WHAT YOU NEED TO DO:
- a) Summarize the Walther thread in two sentences.
- b) List every instrument or group of instruments that, according to the Walther thread, Walther imitates in Hortulus chelicus no. 28.

Walther cultivated virtuoso techniques involving polyphonic writing, multiple stopping and the use of high positions. Unlike Biber, he rejected scordatura, preferring instead the imitation of other musical instruments and of birds and animals.

He is known for two collections - _Scherzi da Violino solo con il basso continuo_ (1676) and _Hortulus chelicus_ (1688). The _Scherzi _anticipates Paganini's technique in that it contains pizzicato harp imitations while the bow imitates nightingale song. in _Hortulus chelicus_, no.28 Walther imitates a 'chorus' of violins, the tremulant organ, bagpipes, trumpets, timpani, the hurdy-gurdy and the guitar.

Capricci






Hortulus Chelicus Various movements


----------



## Ingélou (Feb 10, 2013)

I came across some of Walther's melodies in a book of baroque violin music I was working through. I really love his work. Thanks for the guestbook.

Here's his Suite No. 9 in C minor:





& Johann Jakob Walther Aria in g-moll





His music is tender & spritely - it lifts the spirits, and makes me wish I'd persevered with my violin lessons when young.

PS - We can't find out that he was any relation of the better-known composer Johann Gottfried Walther, despite the fact that they come from the same area.


----------

RECORDED DATA:
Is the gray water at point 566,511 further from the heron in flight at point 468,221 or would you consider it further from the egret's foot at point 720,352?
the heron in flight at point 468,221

IN RESPONSE:
- a) Walther developed virtuoso violin techniques such as polyphonic writing, multiple stopping and the use of high positions, and he rejected scordatura in favor of imitating other instruments, birds and animals, as in his two collections, the Scherzi (1676) and Hortulus chelicus (1688). A reply praises his music as tender and spritely, offers his Suite No. 9 in C minor and an aria in G minor, and notes that no relation to the composer Johann Gottfried Walther could be found.

- b)
- A "chorus" of violins
- The tremulant organ
- Bagpipes
- Trumpets
- Timpani
- The hurdy-gurdy
- The guitar